Ceramic sculptor Lisa Clague’s “My Little Darlings” are part of the Fuller Craft Museum’s display of work from the permanent collection, up until July 12.
Made of fired ceramic with an encaustic finish (stains and waxes rather than glaze), Clague’s unsetting figures are inspired by fairy tales and childhood games. Says Clague, “Experimenting with material still excites me…I’m inspired by dreams, delightful fantasies or feverish horrors. Nature, ancient art, antique toys, old dolls that are beyond repair, all feed my imagination.”
Boston sculptor Kitty Wales has had several works in the deCordova sculpture park over the years, and her bronze “Feral Goose” is now a permanent installation along the winding path of smaller work next to the museum building. The lifesize goose, advancing toward the viewer, seemed particularly animated on a late-autumn day. Wales chooses animals as her main subject matter, whether dogs, sharks, or birds of prey.
Mariana Pineda (1925-1996) created my favorite piece in the deCordova Museum’s sculpture park, “Eve Celebrant.” The lifesize bronze represents Eve before the Fall, striding confidently through her garden with a pomegranate, symbol of fertility, in one hand while the other is raised in greeting–or protection–or warning.

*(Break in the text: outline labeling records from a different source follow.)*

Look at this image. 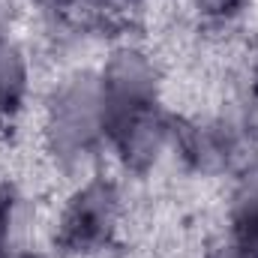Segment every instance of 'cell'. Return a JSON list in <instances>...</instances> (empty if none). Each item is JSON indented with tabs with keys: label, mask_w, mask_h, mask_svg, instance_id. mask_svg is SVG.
<instances>
[{
	"label": "cell",
	"mask_w": 258,
	"mask_h": 258,
	"mask_svg": "<svg viewBox=\"0 0 258 258\" xmlns=\"http://www.w3.org/2000/svg\"><path fill=\"white\" fill-rule=\"evenodd\" d=\"M15 207H18V192L12 186V180L9 177H0V258H3L6 243H9V234H12Z\"/></svg>",
	"instance_id": "9"
},
{
	"label": "cell",
	"mask_w": 258,
	"mask_h": 258,
	"mask_svg": "<svg viewBox=\"0 0 258 258\" xmlns=\"http://www.w3.org/2000/svg\"><path fill=\"white\" fill-rule=\"evenodd\" d=\"M111 3H120V6H141L144 0H111Z\"/></svg>",
	"instance_id": "12"
},
{
	"label": "cell",
	"mask_w": 258,
	"mask_h": 258,
	"mask_svg": "<svg viewBox=\"0 0 258 258\" xmlns=\"http://www.w3.org/2000/svg\"><path fill=\"white\" fill-rule=\"evenodd\" d=\"M174 150L195 174H219L228 168L237 141L216 120H174Z\"/></svg>",
	"instance_id": "5"
},
{
	"label": "cell",
	"mask_w": 258,
	"mask_h": 258,
	"mask_svg": "<svg viewBox=\"0 0 258 258\" xmlns=\"http://www.w3.org/2000/svg\"><path fill=\"white\" fill-rule=\"evenodd\" d=\"M30 63L24 48L9 36V15L0 6V129L9 126L27 102Z\"/></svg>",
	"instance_id": "6"
},
{
	"label": "cell",
	"mask_w": 258,
	"mask_h": 258,
	"mask_svg": "<svg viewBox=\"0 0 258 258\" xmlns=\"http://www.w3.org/2000/svg\"><path fill=\"white\" fill-rule=\"evenodd\" d=\"M42 135L48 156L66 171L81 168L99 150V144L108 141L105 105L96 75H72L51 93Z\"/></svg>",
	"instance_id": "1"
},
{
	"label": "cell",
	"mask_w": 258,
	"mask_h": 258,
	"mask_svg": "<svg viewBox=\"0 0 258 258\" xmlns=\"http://www.w3.org/2000/svg\"><path fill=\"white\" fill-rule=\"evenodd\" d=\"M231 243L243 258H258V165L240 177L231 195Z\"/></svg>",
	"instance_id": "7"
},
{
	"label": "cell",
	"mask_w": 258,
	"mask_h": 258,
	"mask_svg": "<svg viewBox=\"0 0 258 258\" xmlns=\"http://www.w3.org/2000/svg\"><path fill=\"white\" fill-rule=\"evenodd\" d=\"M96 78H99L108 132L141 111L159 108L162 69H159V60L141 45L114 48Z\"/></svg>",
	"instance_id": "3"
},
{
	"label": "cell",
	"mask_w": 258,
	"mask_h": 258,
	"mask_svg": "<svg viewBox=\"0 0 258 258\" xmlns=\"http://www.w3.org/2000/svg\"><path fill=\"white\" fill-rule=\"evenodd\" d=\"M204 258H243L237 249H234V243H222V246H213V249H207Z\"/></svg>",
	"instance_id": "10"
},
{
	"label": "cell",
	"mask_w": 258,
	"mask_h": 258,
	"mask_svg": "<svg viewBox=\"0 0 258 258\" xmlns=\"http://www.w3.org/2000/svg\"><path fill=\"white\" fill-rule=\"evenodd\" d=\"M192 6H195L198 18H201L204 24L222 27V24L237 21V18L246 12L249 0H192Z\"/></svg>",
	"instance_id": "8"
},
{
	"label": "cell",
	"mask_w": 258,
	"mask_h": 258,
	"mask_svg": "<svg viewBox=\"0 0 258 258\" xmlns=\"http://www.w3.org/2000/svg\"><path fill=\"white\" fill-rule=\"evenodd\" d=\"M123 198L114 180L90 177L66 198L54 228V246L63 255H96L108 249L120 231Z\"/></svg>",
	"instance_id": "2"
},
{
	"label": "cell",
	"mask_w": 258,
	"mask_h": 258,
	"mask_svg": "<svg viewBox=\"0 0 258 258\" xmlns=\"http://www.w3.org/2000/svg\"><path fill=\"white\" fill-rule=\"evenodd\" d=\"M249 87L258 96V45L252 48V57H249Z\"/></svg>",
	"instance_id": "11"
},
{
	"label": "cell",
	"mask_w": 258,
	"mask_h": 258,
	"mask_svg": "<svg viewBox=\"0 0 258 258\" xmlns=\"http://www.w3.org/2000/svg\"><path fill=\"white\" fill-rule=\"evenodd\" d=\"M108 141L114 144L117 159L126 171L147 174L159 162L162 150L168 144H174V117H168L162 108L141 111L111 129Z\"/></svg>",
	"instance_id": "4"
},
{
	"label": "cell",
	"mask_w": 258,
	"mask_h": 258,
	"mask_svg": "<svg viewBox=\"0 0 258 258\" xmlns=\"http://www.w3.org/2000/svg\"><path fill=\"white\" fill-rule=\"evenodd\" d=\"M9 258H39L36 252H15V255H9Z\"/></svg>",
	"instance_id": "13"
}]
</instances>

As Pineda said of her work: “My materials and subjects are time-honored, but I feel free to…use focus, abbreviation, merger of forms–whatever seems appropriate to convey the meaning.”*
On a misty, late fall day, it was possible to capture the softness of Eve’s moss green patina in the rainy light.
*Charlotte Streifer Rubinstein, American Women Sculptors, p.373
Marilu Swett’s new exhibit, “Soundings,” explores the ocean through both natural and man-made artifacts. The artifacts are found objects, or else the artist’s riffs on oddities and castoffs that wash up along the shoreline. The work conjures New England’s maritime past in poignant tangles of antique fabrics and 19th-century tools, combined with Swett’s own cast metal, plastic, and wood sculpture. Muses Swett, “…the ocean [is the] site of evolution, human industry, and constant watery companionship.”
Swett has created a series of interrelated sculptures and drawings, some painted directly on the wall. The works find a resonant home in Boston Sculptors’ back gallery, which, with its cast iron columns, massive wooden
beams, and mysterious hatchways, adds antiquarian humor to the installation.